Он промямлил еще что‑то — она не разобрала — и послушно пошел назад к лестнице.

— Спасибо тебе, мой дорогой! — крикнула Салли ему вдогонку.

Она скрестила руки на груди, охваченная чувством вины, но и победным торжеством. Она не права? Ну и ладно, пожалуйста, готова рассчитаться на том свете.

Как раз в эту минуту дверь дернуло сквозняком, Салли взглянула в окно: ветки деревьев раскачивались, вскидывали листву. Неведомо откуда нежданно‑негаданно прилетел ветер.

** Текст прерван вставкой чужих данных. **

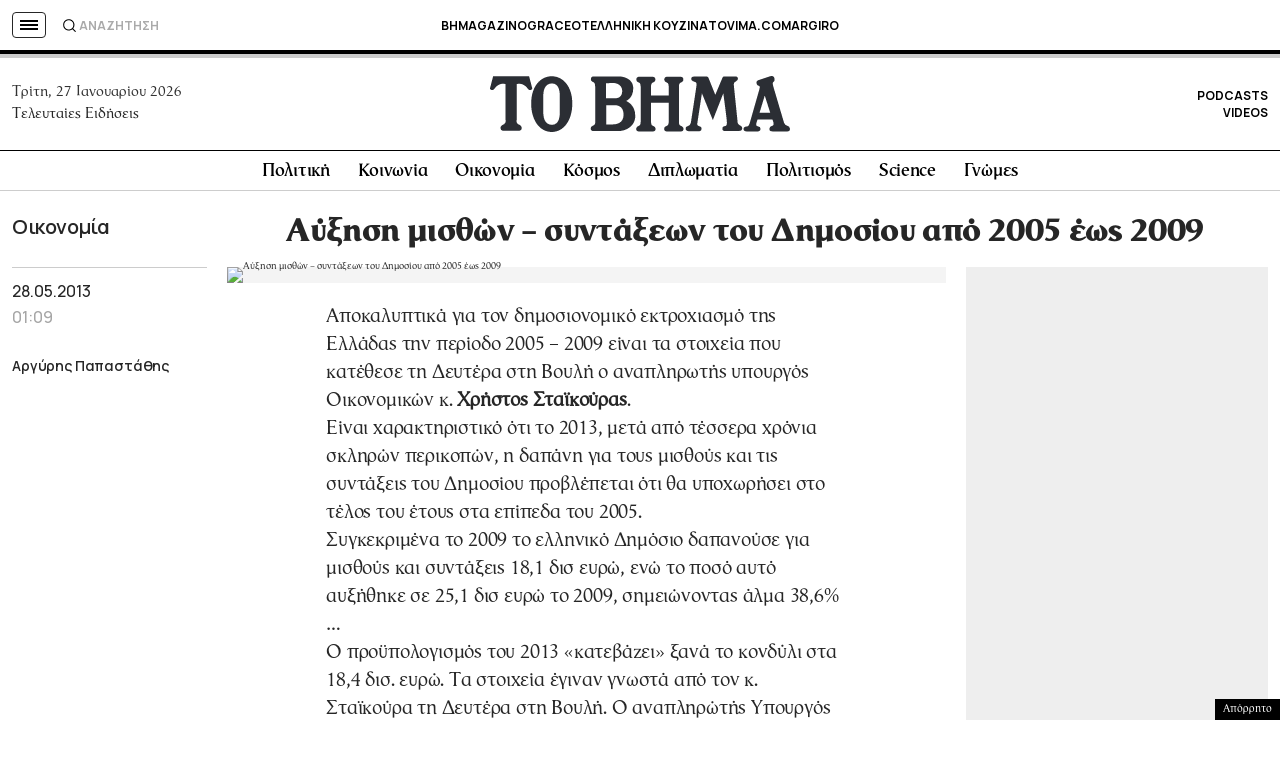

--- FILE ---
content_type: text/html; charset=utf-8
request_url: https://www.google.com/recaptcha/api2/aframe
body_size: 181
content:
<!DOCTYPE HTML><html><head><meta http-equiv="content-type" content="text/html; charset=UTF-8"></head><body><script nonce="9SJvhO7ydbAfLNfo0bsf9g">/** Anti-fraud and anti-abuse applications only. See google.com/recaptcha */ try{var clients={'sodar':'https://pagead2.googlesyndication.com/pagead/sodar?'};window.addEventListener("message",function(a){try{if(a.source===window.parent){var b=JSON.parse(a.data);var c=clients[b['id']];if(c){var d=document.createElement('img');d.src=c+b['params']+'&rc='+(localStorage.getItem("rc::a")?sessionStorage.getItem("rc::b"):"");window.document.body.appendChild(d);sessionStorage.setItem("rc::e",parseInt(sessionStorage.getItem("rc::e")||0)+1);localStorage.setItem("rc::h",'1769548917543');}}}catch(b){}});window.parent.postMessage("_grecaptcha_ready", "*");}catch(b){}</script></body></html>

--- FILE ---
content_type: application/javascript; charset=utf-8
request_url: https://fundingchoicesmessages.google.com/f/AGSKWxUKT_kbMimnna30skPMNR2Ut7jcScOax7w_TnIOk-P8jxo3nG0ekzSfYHX_wSXO1V_4sGDO66bX4Id2yQGCozB8RO7OqBiFnPuF3shhZGdEenjhSieb9WqhhEsrxF7H5RW16Mi-KtFDLF3eCOREe9yalD-M6M2wR--8npSoua5zOkSg3pQtBgfHsSqU/_/adv_hp./commonAD./adlogix./cmlink/ads-/layer/ads.
body_size: -1287
content:
window['117d4eef-11c6-4a4c-9283-3d2f1a50ef26'] = true;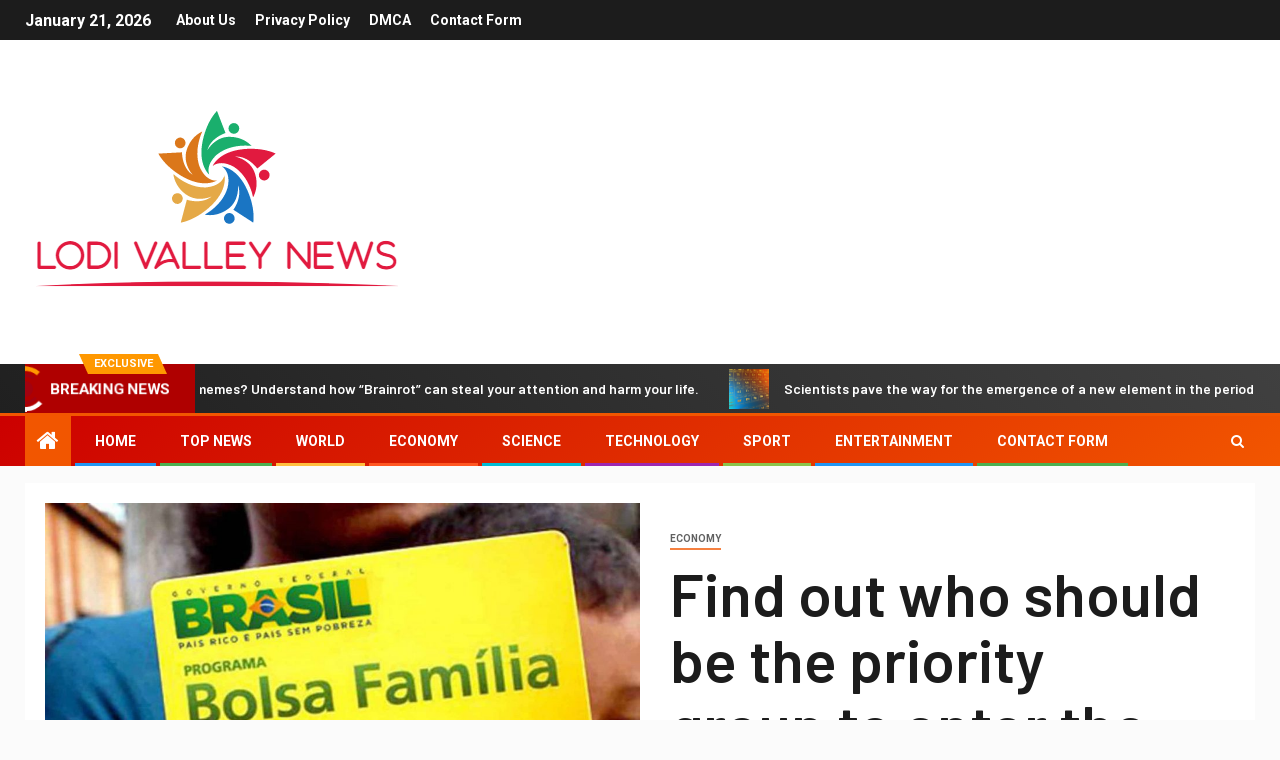

--- FILE ---
content_type: text/html; charset=utf-8
request_url: https://www.google.com/recaptcha/api2/aframe
body_size: 266
content:
<!DOCTYPE HTML><html><head><meta http-equiv="content-type" content="text/html; charset=UTF-8"></head><body><script nonce="rRYus_gWdC-ALDuq2-AiMQ">/** Anti-fraud and anti-abuse applications only. See google.com/recaptcha */ try{var clients={'sodar':'https://pagead2.googlesyndication.com/pagead/sodar?'};window.addEventListener("message",function(a){try{if(a.source===window.parent){var b=JSON.parse(a.data);var c=clients[b['id']];if(c){var d=document.createElement('img');d.src=c+b['params']+'&rc='+(localStorage.getItem("rc::a")?sessionStorage.getItem("rc::b"):"");window.document.body.appendChild(d);sessionStorage.setItem("rc::e",parseInt(sessionStorage.getItem("rc::e")||0)+1);localStorage.setItem("rc::h",'1768960078077');}}}catch(b){}});window.parent.postMessage("_grecaptcha_ready", "*");}catch(b){}</script></body></html>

Загудело на разные голоса у нее над головой, и она, хоть и понимала, что это просто ветер хозяйничает на чердаке, ощутила наплыв той же суеверной тревоги, какую часто испытывала по ночам, лежа в своей одинокой постели и глядя в темноту, или раньше, лежа рядом с Горасом — теперь‑то от него уже не приходится ждать защиты. Она подошла к белому плетеному столику, взяла в руки книжку. Постояла минуту в нерешительности, вглядываясь в ночь за окном, прислушиваясь к шуму голосов, проникающему к ней сквозь стены дома, которому они сообщали жизнь, и к стону ветра в черной пустоте снаружи. Кажется, уже много времени прошло, как Джеймс уехал из дому на своем пикапе. На минуту ей представился брат в детстве: голова втянута в плечи, губы надуты, держится за ее руку. Ониксовые часы на конторке показывали без четверти одиннадцать. Она не помнит, чтобы он когда‑нибудь так поздно ложился спать.

И тут по коже у нее от страха побежали мурашки. Она заметила, что внизу у почтового ящика неподвижно стоит какой‑то старый, древний старик в долгополом балахоне, с длинной бородой, как у раввина. Стоит на ветру и смотрит на дом. У Салли в груди больно подпрыгнуло сердце, она пригнулась ближе к окну: нет, все стоит, недвижный как статуя, иноземный. Она сняла свои очки в голубой оправе, протерла стекла лацканом халата, быстро надела и снова выглянула в окно. Никого. Что это было? Обман зрения? Или кто‑то готовится праздновать канун Дня всех святых? Ее слабые глаза перебегали от машины к машине, от тени к тени. Старик исчез с лица земли.

Внизу под ней — хотя сначала ей почудилось, что где‑то далеко, — заиграли на валторне.

 

 

— Все‑таки как‑то нехорошо, — сказала Эстелл. — Бедная Салли сидит наверху и страдает, Джеймс разозлился и укатил невесть куда, а мы тут развлекаемся.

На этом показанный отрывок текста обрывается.